Non! c’était bien une réalité.

Et elle n’en put douter, quand, le lendemain matin, Ortik dit à M. Cascabel:

„Vous savez que Kirschef et moi, nous avions l’intention de vous quitter de l’autre côté de l’Oural, afin de nous rendre à Riga. Mais nous avons réfléchi que mieux valait vous suivre jusqu’à Perm, où nous prierons le gouverneur de prendre des mesures pour notre rapatriement… Voulez-vous nous permettre de continuer le voyage avec vous?…

– Avec plaisir, mes amis! répondit M. Cascabel. Lorsqu’on vient ensemble de si loin, il faut ne se séparer que le plus tard possible, et encore est-ce toujours trop tôt!»

 

 

Chapitre XII

Voyage terminé et qui n’est pas fini

 

elle était l’abominable machination qui se préparait contre le comte Narkine et la famille Cascabel! Et cela au moment où, après tant de fatigues, tant de périls, ce long voyage allait si heureusement se terminer! Deux ou trois jours encore, la chaîne de l’Oural serait franchie et la Belle-Roulotte n’aurait plus qu’à descendre pendant une centaine de lieues vers le sud-ouest pour atteindre Perm!

On le sait, César Cascabel avait formé le projet de séjourner quelque temps dans cette ville, afin que M. Serge eût toute facilité de se rendre au château de Walska, chaque nuit, et sans courir le risque d’être reconnu. Puis, suivant les circonstances, il resterait au château paternel, ou il suivrait ses compagnons jusqu’à Nijni… peut-être jusqu’en France!

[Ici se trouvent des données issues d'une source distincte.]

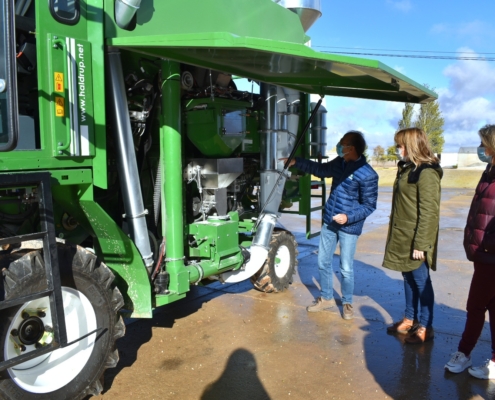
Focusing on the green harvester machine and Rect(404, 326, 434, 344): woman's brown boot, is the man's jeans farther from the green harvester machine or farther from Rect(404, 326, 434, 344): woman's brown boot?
Rect(404, 326, 434, 344): woman's brown boot

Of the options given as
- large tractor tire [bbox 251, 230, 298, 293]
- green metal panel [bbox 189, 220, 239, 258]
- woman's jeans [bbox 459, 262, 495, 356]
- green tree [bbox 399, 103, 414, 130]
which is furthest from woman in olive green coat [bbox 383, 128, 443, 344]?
green tree [bbox 399, 103, 414, 130]

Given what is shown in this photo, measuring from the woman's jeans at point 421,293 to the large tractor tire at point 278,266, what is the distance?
1663mm

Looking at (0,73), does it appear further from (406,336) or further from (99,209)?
(406,336)

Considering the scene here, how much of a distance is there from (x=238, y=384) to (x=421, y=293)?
1817 millimetres

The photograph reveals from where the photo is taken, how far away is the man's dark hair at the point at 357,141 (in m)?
4.91

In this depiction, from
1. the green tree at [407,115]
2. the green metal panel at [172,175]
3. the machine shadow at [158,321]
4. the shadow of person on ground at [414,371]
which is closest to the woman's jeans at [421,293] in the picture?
the shadow of person on ground at [414,371]

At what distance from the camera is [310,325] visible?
15.9 feet

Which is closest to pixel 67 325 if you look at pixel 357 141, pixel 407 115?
pixel 357 141

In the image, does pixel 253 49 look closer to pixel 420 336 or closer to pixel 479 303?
pixel 479 303

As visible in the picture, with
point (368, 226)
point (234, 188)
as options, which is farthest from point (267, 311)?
point (368, 226)

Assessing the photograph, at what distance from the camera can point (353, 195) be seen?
4.92 metres

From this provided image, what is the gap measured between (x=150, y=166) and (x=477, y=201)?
8.98 ft

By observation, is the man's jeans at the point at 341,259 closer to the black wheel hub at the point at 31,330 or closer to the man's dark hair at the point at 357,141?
the man's dark hair at the point at 357,141

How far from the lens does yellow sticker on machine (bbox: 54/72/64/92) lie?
9.93 ft
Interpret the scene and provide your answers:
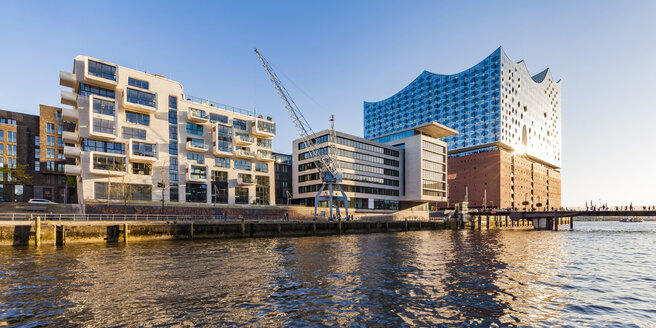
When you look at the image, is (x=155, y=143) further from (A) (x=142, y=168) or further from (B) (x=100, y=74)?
(B) (x=100, y=74)

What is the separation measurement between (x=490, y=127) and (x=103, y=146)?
15224 cm

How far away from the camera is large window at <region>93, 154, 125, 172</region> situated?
6488 cm

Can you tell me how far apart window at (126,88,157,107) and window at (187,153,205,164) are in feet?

Oui! mais dans le cas où M. Serge ne se déciderait pas à quitter Perm, il faudrait donc se séparer de Kayette, qui y resterait avec lui!…

Voilà ce que se répétait Jean, ce qui l’accablait, ce qui lui déchirait le cœur. Et ce chagrin, si sincère, si profond, son père, sa mère, son frère et sa sœur le partageaient. Aucun d’eux ne pouvait se faire à cette pensée de ne plus voir Kayette!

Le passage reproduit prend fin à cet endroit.